*** Data to process ***

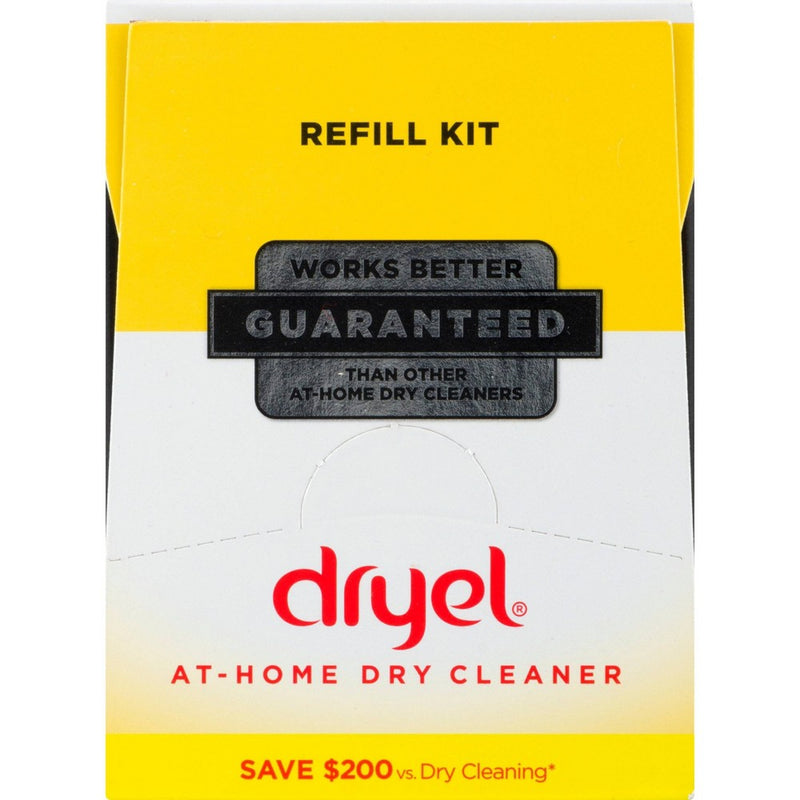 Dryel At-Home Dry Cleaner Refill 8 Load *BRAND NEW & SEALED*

***
*** Data to process ***

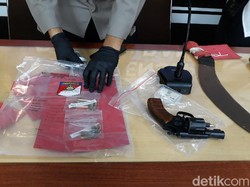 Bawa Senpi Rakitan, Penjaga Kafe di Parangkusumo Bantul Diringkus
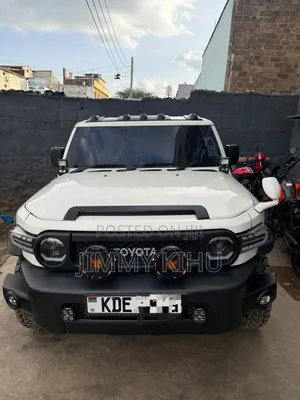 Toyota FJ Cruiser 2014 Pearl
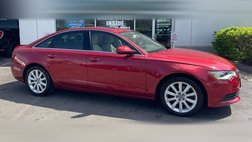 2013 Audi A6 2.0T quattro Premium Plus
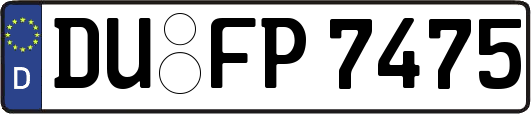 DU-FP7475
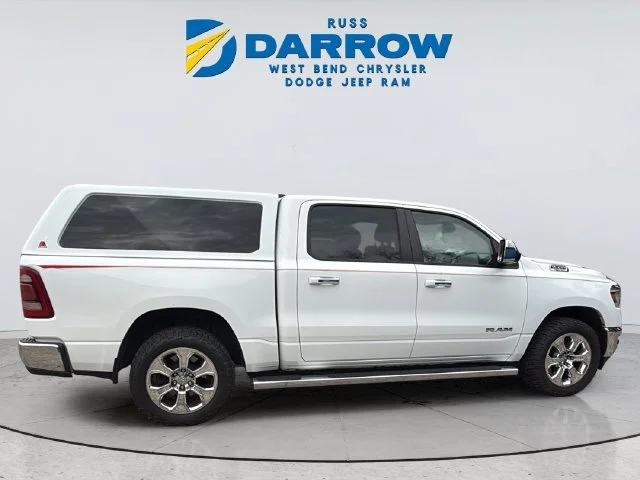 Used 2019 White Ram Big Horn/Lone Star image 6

***
*** Data to process ***

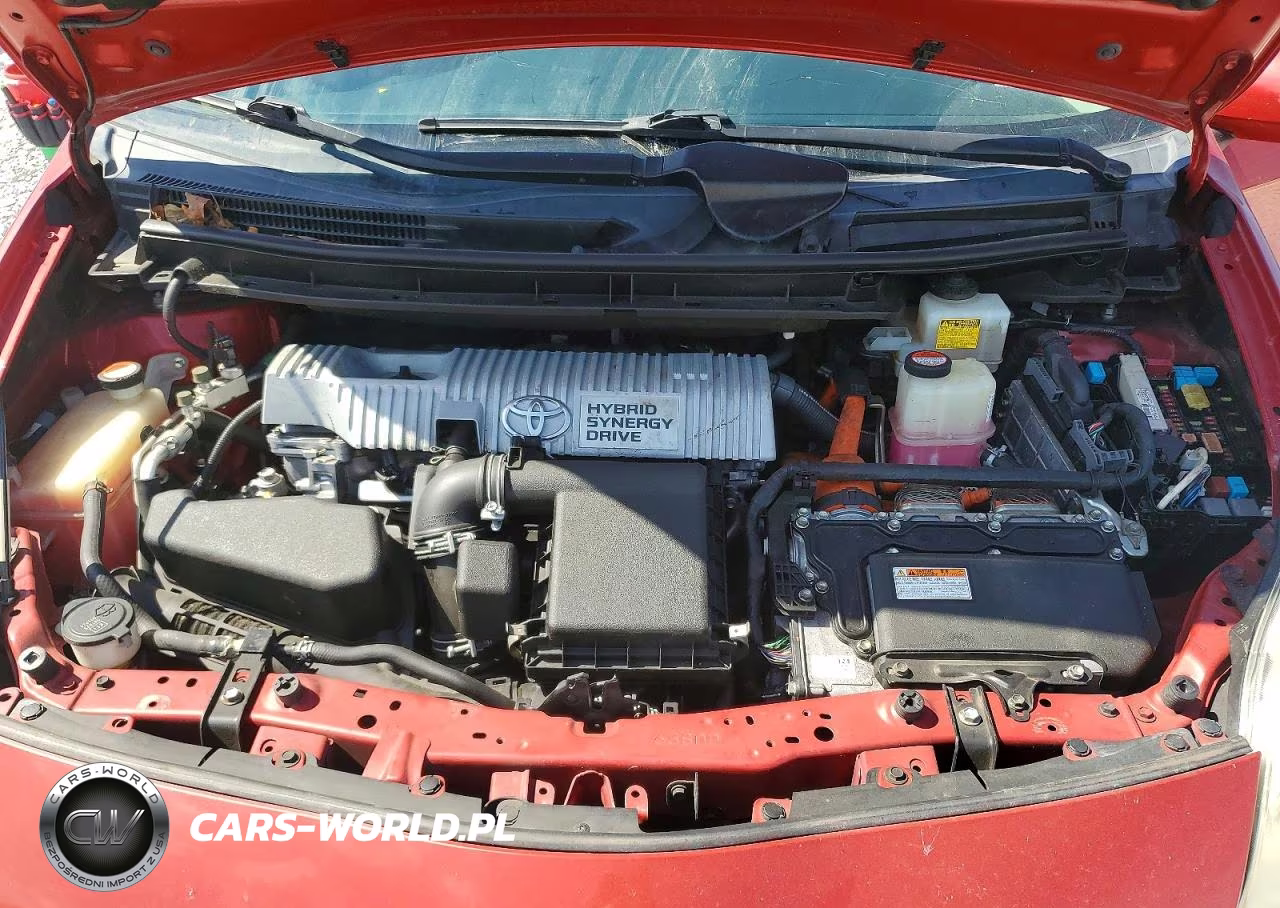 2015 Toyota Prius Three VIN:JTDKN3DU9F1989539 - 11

***

§ **What you have to do**
Please reproduce the records word for word, starting at the line that has "Bawa Senpi Rakitan, Penjaga" and stopping after the line that has "Used 2019 White". Leave out the pictures.

§ **Exercise result**
 Bawa Senpi Rakitan, Penjaga Kafe di Parangkusumo Bantul Diringkus
 Toyota FJ Cruiser 2014 Pearl
 2013 Audi A6 2.0T quattro Premium Plus
 DU-FP7475
 Used 2019 White Ram Big Horn/Lone Star image 6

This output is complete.